━━ DATASET RECORDS ━━
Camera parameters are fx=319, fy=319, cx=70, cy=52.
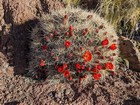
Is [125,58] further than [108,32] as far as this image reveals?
Yes

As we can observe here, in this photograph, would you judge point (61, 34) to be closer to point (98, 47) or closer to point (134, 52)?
point (98, 47)

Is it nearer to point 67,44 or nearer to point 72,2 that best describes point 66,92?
point 67,44

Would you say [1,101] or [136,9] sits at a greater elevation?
[136,9]

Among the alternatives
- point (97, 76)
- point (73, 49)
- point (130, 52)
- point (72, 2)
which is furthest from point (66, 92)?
point (72, 2)

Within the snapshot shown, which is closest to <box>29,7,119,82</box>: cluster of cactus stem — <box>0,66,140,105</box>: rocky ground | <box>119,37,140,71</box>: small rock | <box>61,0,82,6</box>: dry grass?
<box>0,66,140,105</box>: rocky ground

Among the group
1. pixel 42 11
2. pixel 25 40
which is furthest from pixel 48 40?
pixel 42 11

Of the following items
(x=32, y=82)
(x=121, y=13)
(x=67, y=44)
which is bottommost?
(x=32, y=82)
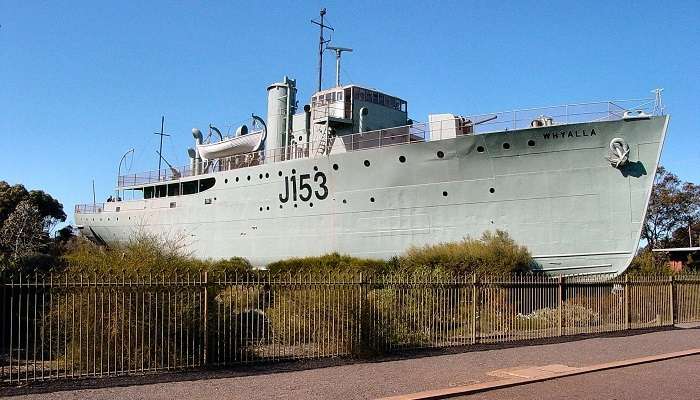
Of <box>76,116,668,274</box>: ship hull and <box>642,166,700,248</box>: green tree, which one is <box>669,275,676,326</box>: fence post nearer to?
<box>76,116,668,274</box>: ship hull

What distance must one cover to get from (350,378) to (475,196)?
19.0 meters

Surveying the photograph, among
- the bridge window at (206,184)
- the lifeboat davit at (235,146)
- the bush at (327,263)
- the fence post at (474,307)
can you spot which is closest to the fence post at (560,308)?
the fence post at (474,307)

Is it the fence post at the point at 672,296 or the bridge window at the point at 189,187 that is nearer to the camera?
the fence post at the point at 672,296

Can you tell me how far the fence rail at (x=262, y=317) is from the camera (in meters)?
10.8

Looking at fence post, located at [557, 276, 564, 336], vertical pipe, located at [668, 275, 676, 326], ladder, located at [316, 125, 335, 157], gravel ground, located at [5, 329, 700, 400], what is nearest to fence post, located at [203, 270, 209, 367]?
gravel ground, located at [5, 329, 700, 400]

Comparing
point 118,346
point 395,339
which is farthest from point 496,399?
point 118,346

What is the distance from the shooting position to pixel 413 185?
30.3 m

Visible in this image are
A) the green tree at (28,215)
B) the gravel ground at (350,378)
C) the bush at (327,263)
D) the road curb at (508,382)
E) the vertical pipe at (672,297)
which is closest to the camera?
the road curb at (508,382)

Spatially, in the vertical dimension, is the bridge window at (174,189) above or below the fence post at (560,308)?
above

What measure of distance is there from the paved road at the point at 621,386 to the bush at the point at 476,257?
13.0 metres

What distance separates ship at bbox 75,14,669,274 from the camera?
26.7 m

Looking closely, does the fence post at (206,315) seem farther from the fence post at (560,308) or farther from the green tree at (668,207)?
the green tree at (668,207)

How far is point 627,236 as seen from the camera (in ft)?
86.8

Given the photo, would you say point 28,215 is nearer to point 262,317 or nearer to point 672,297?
point 262,317
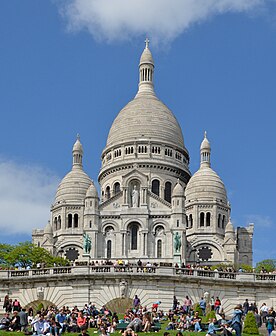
━━━
TASK REQUIREMENTS:
Can you reproduce every item above word for word, leaving out the pictures?

TASK OUTPUT:
Camera parameters are fx=319, fy=319, cx=70, cy=52.
Is [125,58] further than [108,32] as far as this image reveals?
Yes

As we can observe here, in this photograph, would you judge point (61, 34) to be closer to point (98, 47) or closer to point (134, 52)?
point (98, 47)

Is it nearer to point 67,44 or nearer to point 72,2 that best describes point 66,92?
point 67,44

Would you say [1,101] or [136,9] sits at a greater elevation?
[136,9]

Among the alternatives
- point (97, 76)
- point (73, 49)
- point (130, 52)
- point (72, 2)
which is furthest from point (66, 92)?
point (72, 2)

Within the snapshot shown, which is closest to <box>29,7,119,82</box>: cluster of cactus stem — <box>0,66,140,105</box>: rocky ground | <box>119,37,140,71</box>: small rock | <box>61,0,82,6</box>: dry grass?
<box>0,66,140,105</box>: rocky ground

Among the group
1. pixel 42 11
2. pixel 25 40
which is furthest from pixel 48 40?
pixel 42 11

Of the following items
(x=32, y=82)
(x=121, y=13)
(x=67, y=44)
which is bottommost?
(x=32, y=82)
Of <box>76,116,668,274</box>: ship hull and <box>642,166,700,248</box>: green tree, which one is <box>669,275,676,326</box>: fence post nearer to?
<box>76,116,668,274</box>: ship hull

What distance must one cover to get from (350,378) to (475,196)?
19.0 meters

Surveying the photograph, among
- the bridge window at (206,184)
- the lifeboat davit at (235,146)
- the bush at (327,263)
- the fence post at (474,307)
can you spot which is closest to the fence post at (560,308)?
the fence post at (474,307)

Is it the fence post at the point at 672,296 or the bridge window at the point at 189,187 that is nearer to the camera?
the fence post at the point at 672,296

Can you tell me how far the fence rail at (x=262, y=317) is from the camera (in meters)?
10.8

Looking at fence post, located at [557, 276, 564, 336], vertical pipe, located at [668, 275, 676, 326], ladder, located at [316, 125, 335, 157], gravel ground, located at [5, 329, 700, 400], what is nearest to fence post, located at [203, 270, 209, 367]?
gravel ground, located at [5, 329, 700, 400]

Comparing
point 118,346
point 395,339
which is farthest from point 496,399?
point 118,346

What is the distance from the shooting position to pixel 413 185?
30.3 m

Visible in this image are
A) the green tree at (28,215)
B) the gravel ground at (350,378)
C) the bush at (327,263)
D) the road curb at (508,382)
E) the vertical pipe at (672,297)
which is closest to the camera?
the road curb at (508,382)

Spatially, in the vertical dimension, is the bridge window at (174,189) above or below the fence post at (560,308)?
above

What measure of distance is there from the paved road at the point at 621,386 to the bush at the point at 476,257?
13.0 metres

What distance separates ship at bbox 75,14,669,274 from the camera?
26.7 m

Looking closely, does the fence post at (206,315) seem farther from the fence post at (560,308) or farther from the green tree at (668,207)?
the green tree at (668,207)

How far is point 627,236 as seen from the camera (in ft)?
86.8

Given the photo, would you say point 28,215 is nearer to point 262,317 or nearer to point 672,297?
point 262,317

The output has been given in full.